Pour les lecteurs pressés, les points clés :

> Le conflit iranien est dans toutes les têtes mais son impact sur l’inflation et la croissance restent difficiles à appréhender.

> Nous restons d’avis que l’acteur central, les Etats-Unis, a intérêt à en finir le plus vite possible.

> Le sentiment de marché a chuté très bas avec la hausse de la volatilité actions et taux. Le potentiel de rebond en cas de dénouement est important.

> Notre préférence va aux actions émergentes et aux secteurs peu cycliques dans les marchés développés.

 

Macro

Zigzag.

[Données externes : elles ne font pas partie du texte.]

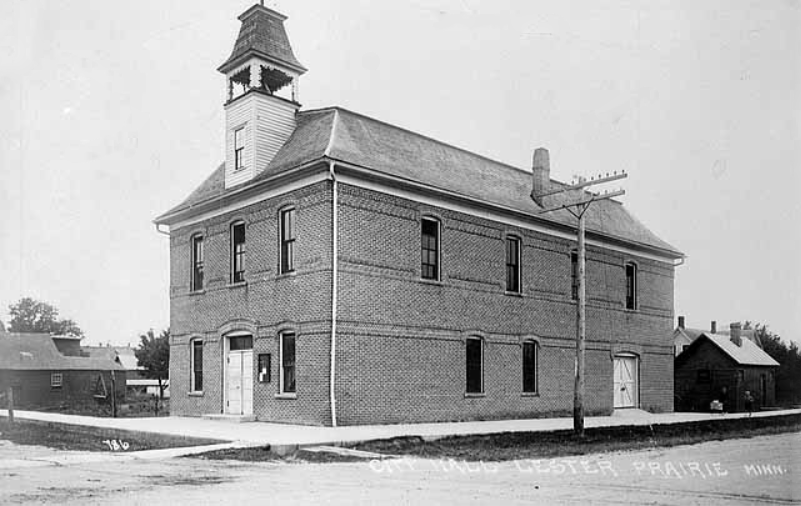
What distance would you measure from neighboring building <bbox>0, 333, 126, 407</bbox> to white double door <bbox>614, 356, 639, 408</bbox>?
101ft

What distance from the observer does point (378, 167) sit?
828 inches

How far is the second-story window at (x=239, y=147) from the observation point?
76.0ft

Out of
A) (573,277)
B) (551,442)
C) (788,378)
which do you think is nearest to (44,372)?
(573,277)

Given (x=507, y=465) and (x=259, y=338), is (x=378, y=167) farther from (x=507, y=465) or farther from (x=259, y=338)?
(x=507, y=465)

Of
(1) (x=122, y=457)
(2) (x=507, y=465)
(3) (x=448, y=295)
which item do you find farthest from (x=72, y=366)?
(2) (x=507, y=465)

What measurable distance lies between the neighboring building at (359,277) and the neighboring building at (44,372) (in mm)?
26198

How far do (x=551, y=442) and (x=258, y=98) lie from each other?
512 inches

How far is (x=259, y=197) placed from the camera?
72.8 ft

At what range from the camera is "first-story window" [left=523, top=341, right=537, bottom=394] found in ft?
84.2

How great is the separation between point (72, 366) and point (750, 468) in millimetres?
48688

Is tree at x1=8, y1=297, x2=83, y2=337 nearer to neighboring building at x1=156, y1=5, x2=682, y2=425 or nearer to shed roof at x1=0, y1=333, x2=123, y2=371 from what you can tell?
shed roof at x1=0, y1=333, x2=123, y2=371

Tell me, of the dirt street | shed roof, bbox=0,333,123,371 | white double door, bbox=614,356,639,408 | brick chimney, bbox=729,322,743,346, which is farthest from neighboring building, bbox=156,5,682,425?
shed roof, bbox=0,333,123,371

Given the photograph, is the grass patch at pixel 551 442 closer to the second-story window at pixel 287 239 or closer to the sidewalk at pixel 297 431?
the sidewalk at pixel 297 431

Le conflit iranien est depuis le 28 février l’alpha et l’omega des marchés et chaque journée est suspendue aux commentaires de D. Trump. Le problème est que le Président américain nous a tous perdus dans les méandres de ses affirmations contradictoires et de ses bluffs à quatre bandes. Le marché est donc condamné à tout prendre au premier degré, avec des variations énormes d’une journée à l’autre, voire d’une heure à l’autre. Quelle est donc la ligne à tenir pour garder la tête froide ?

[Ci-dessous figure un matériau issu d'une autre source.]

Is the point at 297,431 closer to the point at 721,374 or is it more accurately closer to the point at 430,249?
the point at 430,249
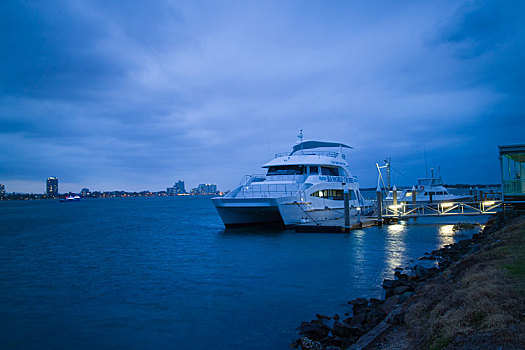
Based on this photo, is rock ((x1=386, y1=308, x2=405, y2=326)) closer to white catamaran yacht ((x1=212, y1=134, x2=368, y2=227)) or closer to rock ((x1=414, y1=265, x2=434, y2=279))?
rock ((x1=414, y1=265, x2=434, y2=279))

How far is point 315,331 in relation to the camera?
7863 mm

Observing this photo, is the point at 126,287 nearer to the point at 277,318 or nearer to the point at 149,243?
the point at 277,318

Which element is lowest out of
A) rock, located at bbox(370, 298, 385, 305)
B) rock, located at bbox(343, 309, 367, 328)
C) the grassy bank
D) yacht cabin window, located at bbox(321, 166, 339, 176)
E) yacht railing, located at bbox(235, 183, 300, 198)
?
rock, located at bbox(370, 298, 385, 305)

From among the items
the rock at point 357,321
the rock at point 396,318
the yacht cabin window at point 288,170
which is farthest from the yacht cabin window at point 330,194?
the rock at point 396,318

Coût > Bénéfice. Notre avis depuis le début de ce conflit n’a pas tellement changé et s’ancre dans l’analyse coût-bénéfice rationnelle de la position américaine. Arriver à l’élection de mi-mandat de novembre avec un prix à la pompe en hausse de 50% serait désastreux et la porte ouverte à une victoire démocrate qui empêcherait le Président Trump d’enjamber allégrement le Congrès comme il l’a fait depuis son investiture. De plus, cette guerre lointaine divise son propre parti, où le clan MAGA avait depuis le départ fait sienne la devise « end the endless wars ». Outre le prix du pétrole, un autre dommage collatéral de la guerre est la hausse des taux d’intérêt de long-terme (voir plus bas) qui renchérit le coût de la dette alors que le déficit américain reste très élevé. Dans ce contexte, mis à part son acharnement à obtenir le prix Nobel de la Paix et son soutien à Israël, l’administration Trump a tout intérêt à finir cette guerre dès que possible.

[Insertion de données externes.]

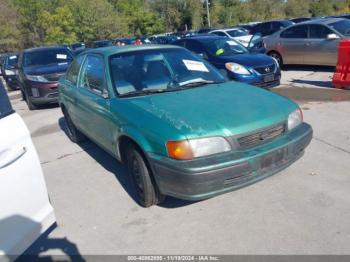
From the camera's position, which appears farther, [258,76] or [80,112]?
[258,76]

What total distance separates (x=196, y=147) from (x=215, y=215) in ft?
2.66

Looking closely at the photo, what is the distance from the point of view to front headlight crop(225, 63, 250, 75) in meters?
7.86

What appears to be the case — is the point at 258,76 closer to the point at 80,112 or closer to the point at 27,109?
the point at 80,112

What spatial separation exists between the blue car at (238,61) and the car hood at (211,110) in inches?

Nuisance. Cela est d’autant plus vrai que l’objectif initial de changement de régime semble aujourd’hui hors d’atteinte. Les Gardiens de la Révolution sont fermement en contrôle et l’opposition silencieuse. L’Iran a habilement maximisé son pouvoir de nuisance en fermant le Détroit d’Ormuz et en ciblant les infrastructures énergétiques des alliés américains au Moyen-Orient. On estime aujourd’hui que 10% de l’offre de pétrole et 20% de celle de gaz sont impactées. Les Américains ont cette semaine proposé un plan de paix en 15 points, tout en augmentant la pression sur l’Iran par la mobilisation de plus de puissance militaire dans la région. Une trêve a été annoncée jusqu’au 5 avril. Nous pensons que c’est la première étape d’une résolution.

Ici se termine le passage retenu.